Foto di Amy Humphries su Unsplash

Orizzonte

La mia insegnante di lettere del liceo era considerata una zitella un po’ inacidita ma ancora irrimediabilmente romantica. Era vicina alla pensione e alla ricerca dell’amore nonostante ogni evidenza della sua vita le dicesse che era ora di arrendersi. Questo almeno era quello che vedevamo noi, sciocchi adolescenti che della vita non avevano ancora sperimentato granché e sicuramente capito niente. La vita di quella donna traboccava d’amore. Quanto ad arrendersi, non ne aveva la minima intenzione. Affrontava ogni giorno con un coraggio che a ripensarci oggi mi abbaglia.

Scoprimmo la sua storia una mattina che in classe entrò un supplente. Lei aveva accompagnato il nipote in ospedale la notte precedente, non voleva lasciarlo e aveva chiesto un permesso. Venimmo a sapere allora che si occupava da sola del figlio tetraplegico della sorella, che era mancata, vivendo insieme ai genitori anziani di cui pure si prendeva cura con una dedizione che ai nostri occhi rasentava il martirio. Ripenso spesso a lei oggi che il lavoro di cura di una persona amata consuma buona parte del mio tempo.

Da maggio 2019 l’OMS ha inserito il burnout nell’International Classification of Disease (ICD)1 definendolo una sindrome da stress cronico associato al contesto lavorativo, con particolare riferimento alle professioni di cura ma esteso a ogni contesto professionale. Del lavoro di cura privato che avviene nelle case, non meno logorante, nessuno mi aveva mai fatto cenno. La comunicazione pubblica italiana non affronta la questione in maniera efficace. Esistono associazioni sul territorio che se ne occupano ma bisogna cercarle da sé. La sensazione iniziale è di essere soli.

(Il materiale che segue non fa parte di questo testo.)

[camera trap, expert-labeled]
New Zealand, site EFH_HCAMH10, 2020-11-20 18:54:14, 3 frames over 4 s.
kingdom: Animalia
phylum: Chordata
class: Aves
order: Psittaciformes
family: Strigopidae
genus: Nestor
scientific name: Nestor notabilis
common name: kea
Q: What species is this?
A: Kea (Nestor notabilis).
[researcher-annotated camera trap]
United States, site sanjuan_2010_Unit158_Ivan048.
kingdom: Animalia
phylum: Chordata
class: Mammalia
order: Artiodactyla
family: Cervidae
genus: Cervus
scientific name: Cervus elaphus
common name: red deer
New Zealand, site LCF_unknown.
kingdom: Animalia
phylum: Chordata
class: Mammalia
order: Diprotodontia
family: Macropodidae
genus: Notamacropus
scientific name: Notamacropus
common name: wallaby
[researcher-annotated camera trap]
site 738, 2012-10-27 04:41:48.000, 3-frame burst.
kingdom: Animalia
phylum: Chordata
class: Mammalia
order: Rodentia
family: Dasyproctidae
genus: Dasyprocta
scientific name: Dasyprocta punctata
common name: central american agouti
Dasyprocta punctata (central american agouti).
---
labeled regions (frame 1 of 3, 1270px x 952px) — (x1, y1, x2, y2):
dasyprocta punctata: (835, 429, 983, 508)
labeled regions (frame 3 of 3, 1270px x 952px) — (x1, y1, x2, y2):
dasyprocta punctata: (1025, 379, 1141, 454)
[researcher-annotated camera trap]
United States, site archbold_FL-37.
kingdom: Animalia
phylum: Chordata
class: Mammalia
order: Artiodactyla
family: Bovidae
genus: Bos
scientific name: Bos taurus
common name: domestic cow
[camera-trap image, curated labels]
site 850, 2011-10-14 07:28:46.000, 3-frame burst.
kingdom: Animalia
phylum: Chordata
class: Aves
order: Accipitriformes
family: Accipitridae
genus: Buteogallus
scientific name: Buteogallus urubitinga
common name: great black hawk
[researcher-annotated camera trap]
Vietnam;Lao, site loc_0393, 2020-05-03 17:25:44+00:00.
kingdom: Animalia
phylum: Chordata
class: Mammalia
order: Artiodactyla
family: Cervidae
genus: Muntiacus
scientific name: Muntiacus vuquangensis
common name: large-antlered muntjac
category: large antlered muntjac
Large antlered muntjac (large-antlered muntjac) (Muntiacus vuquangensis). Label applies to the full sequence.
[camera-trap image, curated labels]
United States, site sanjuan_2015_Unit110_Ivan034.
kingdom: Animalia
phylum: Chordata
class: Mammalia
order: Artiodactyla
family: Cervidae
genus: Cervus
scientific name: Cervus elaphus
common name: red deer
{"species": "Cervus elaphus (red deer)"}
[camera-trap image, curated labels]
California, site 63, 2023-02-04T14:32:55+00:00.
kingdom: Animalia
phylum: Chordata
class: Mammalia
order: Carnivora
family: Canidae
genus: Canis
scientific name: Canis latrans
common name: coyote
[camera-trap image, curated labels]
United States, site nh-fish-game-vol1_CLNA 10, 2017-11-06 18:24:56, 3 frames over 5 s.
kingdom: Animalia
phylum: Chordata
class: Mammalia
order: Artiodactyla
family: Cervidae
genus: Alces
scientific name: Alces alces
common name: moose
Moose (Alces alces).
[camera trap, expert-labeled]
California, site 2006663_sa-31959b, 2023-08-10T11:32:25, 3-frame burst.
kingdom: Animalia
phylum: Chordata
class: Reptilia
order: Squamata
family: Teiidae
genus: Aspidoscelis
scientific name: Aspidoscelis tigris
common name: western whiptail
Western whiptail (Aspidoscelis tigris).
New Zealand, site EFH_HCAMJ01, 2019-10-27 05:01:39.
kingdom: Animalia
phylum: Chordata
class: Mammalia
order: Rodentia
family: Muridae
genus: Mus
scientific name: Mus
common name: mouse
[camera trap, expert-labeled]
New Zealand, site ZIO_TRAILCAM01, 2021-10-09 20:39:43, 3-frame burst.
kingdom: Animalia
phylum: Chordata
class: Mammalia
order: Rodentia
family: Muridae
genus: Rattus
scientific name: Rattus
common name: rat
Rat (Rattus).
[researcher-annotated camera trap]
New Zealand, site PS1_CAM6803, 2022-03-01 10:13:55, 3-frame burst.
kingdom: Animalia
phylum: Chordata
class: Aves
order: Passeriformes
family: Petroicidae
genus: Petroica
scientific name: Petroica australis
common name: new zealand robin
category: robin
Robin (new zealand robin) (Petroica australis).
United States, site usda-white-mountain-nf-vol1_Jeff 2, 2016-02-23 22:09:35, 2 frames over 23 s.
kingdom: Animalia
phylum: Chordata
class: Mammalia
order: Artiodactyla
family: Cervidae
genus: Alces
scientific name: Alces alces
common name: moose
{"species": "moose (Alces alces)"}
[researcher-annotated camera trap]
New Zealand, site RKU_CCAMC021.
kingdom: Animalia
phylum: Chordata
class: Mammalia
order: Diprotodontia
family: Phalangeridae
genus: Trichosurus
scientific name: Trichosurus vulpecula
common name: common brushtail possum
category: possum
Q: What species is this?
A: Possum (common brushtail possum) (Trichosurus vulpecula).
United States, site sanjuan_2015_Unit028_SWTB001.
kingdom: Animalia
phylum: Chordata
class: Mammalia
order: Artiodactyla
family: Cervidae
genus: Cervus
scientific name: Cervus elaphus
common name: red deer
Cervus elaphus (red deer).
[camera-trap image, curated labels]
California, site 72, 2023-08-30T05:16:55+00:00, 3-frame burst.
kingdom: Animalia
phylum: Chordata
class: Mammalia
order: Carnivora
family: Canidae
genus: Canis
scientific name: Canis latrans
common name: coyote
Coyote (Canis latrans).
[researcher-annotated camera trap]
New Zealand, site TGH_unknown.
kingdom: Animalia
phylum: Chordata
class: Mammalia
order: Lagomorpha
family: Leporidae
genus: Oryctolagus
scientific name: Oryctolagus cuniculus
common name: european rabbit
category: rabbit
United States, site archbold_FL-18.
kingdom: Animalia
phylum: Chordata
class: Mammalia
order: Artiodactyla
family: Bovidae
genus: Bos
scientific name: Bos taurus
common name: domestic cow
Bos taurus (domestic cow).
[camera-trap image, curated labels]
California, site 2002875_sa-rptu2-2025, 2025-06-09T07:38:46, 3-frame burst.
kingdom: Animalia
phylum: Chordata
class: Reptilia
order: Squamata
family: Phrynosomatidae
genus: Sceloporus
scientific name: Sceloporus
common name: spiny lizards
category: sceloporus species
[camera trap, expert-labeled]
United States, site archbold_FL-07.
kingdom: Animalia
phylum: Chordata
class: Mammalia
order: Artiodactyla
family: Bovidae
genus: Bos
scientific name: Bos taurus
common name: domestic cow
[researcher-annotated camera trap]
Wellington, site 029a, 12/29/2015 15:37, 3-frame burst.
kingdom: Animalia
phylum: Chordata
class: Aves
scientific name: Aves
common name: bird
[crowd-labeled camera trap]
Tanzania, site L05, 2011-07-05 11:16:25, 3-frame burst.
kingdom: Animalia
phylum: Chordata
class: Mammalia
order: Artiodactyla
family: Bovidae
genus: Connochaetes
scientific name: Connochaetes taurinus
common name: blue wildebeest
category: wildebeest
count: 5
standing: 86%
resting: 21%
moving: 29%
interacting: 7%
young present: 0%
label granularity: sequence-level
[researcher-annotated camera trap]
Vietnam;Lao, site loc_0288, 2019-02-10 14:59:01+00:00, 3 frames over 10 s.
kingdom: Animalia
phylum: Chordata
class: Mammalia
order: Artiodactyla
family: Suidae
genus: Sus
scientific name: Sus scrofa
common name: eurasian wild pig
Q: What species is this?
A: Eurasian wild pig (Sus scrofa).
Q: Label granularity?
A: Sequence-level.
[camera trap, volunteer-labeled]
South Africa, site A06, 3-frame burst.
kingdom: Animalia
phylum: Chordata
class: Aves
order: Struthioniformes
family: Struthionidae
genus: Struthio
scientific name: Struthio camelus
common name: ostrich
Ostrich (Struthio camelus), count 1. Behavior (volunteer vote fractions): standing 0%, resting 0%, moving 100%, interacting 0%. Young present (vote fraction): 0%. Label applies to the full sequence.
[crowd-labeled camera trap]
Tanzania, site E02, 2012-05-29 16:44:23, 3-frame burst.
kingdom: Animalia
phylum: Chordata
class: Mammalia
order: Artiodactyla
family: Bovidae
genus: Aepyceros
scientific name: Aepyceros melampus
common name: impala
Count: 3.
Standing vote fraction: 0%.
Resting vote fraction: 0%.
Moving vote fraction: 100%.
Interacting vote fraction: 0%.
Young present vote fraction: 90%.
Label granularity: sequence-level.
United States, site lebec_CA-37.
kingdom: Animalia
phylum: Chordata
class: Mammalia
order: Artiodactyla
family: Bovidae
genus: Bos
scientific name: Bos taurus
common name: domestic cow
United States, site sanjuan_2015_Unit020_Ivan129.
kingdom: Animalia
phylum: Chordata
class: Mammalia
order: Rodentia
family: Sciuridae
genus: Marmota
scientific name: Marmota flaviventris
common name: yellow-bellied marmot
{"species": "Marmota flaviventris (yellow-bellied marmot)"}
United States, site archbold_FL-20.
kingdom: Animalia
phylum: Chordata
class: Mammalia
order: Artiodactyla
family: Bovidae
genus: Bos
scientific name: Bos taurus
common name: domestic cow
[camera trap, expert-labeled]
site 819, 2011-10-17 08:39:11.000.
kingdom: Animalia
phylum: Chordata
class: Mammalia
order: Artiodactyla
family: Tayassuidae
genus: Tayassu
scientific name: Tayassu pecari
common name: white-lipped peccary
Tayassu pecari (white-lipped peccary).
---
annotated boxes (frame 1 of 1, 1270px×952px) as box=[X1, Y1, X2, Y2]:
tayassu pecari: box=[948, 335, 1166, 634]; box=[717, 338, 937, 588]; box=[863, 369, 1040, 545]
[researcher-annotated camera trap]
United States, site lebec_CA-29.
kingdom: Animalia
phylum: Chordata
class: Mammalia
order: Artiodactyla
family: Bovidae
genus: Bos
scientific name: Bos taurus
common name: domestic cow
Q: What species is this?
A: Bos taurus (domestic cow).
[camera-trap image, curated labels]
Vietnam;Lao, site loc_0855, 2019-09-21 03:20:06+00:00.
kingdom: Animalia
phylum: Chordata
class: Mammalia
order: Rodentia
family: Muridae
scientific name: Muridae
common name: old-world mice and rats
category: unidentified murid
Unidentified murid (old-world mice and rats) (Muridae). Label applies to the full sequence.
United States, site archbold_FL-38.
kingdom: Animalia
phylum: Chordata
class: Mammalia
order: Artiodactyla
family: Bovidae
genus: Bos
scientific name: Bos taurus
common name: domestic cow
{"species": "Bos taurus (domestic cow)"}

La definizione di burnout prevede quattro fasi.2
La prima è un senso di potenza derivato dal desiderio di fare e dall’impegno profuso.
Subentra la stagnazione quando ci si scontra con le difficoltà della situazione.
È seguita dalla frustrazione e da una profonda sensazione di impotenza
La quarta fase è il distacco, che si porta dietro sentimenti di intolleranza e indifferenza, sensi di colpa, cinismo e sensazione di fallimento.

Sul limite della terza ho chiesto aiuto. Il reparto oncologico che ha in cura mio padre offre un servizio di supporto psicologico gratuito sia ai pazienti che ai familiari. Sulle prime non pensavo di averne bisogno, ero convinta di poter attingere alle mie sole risorse, e poi dove potevo mai trovare il tempo per occuparmi di me con tutto quello che mi gravava sulle spalle? Mi sbagliavo, pure sul tempo. Si trova per tutto, anche per l’impensabile. Soprattutto non c’è aiuto che si possa dare ad alcuno se non si è in grado di aiutare se stessi, e lasciarsi aiutare.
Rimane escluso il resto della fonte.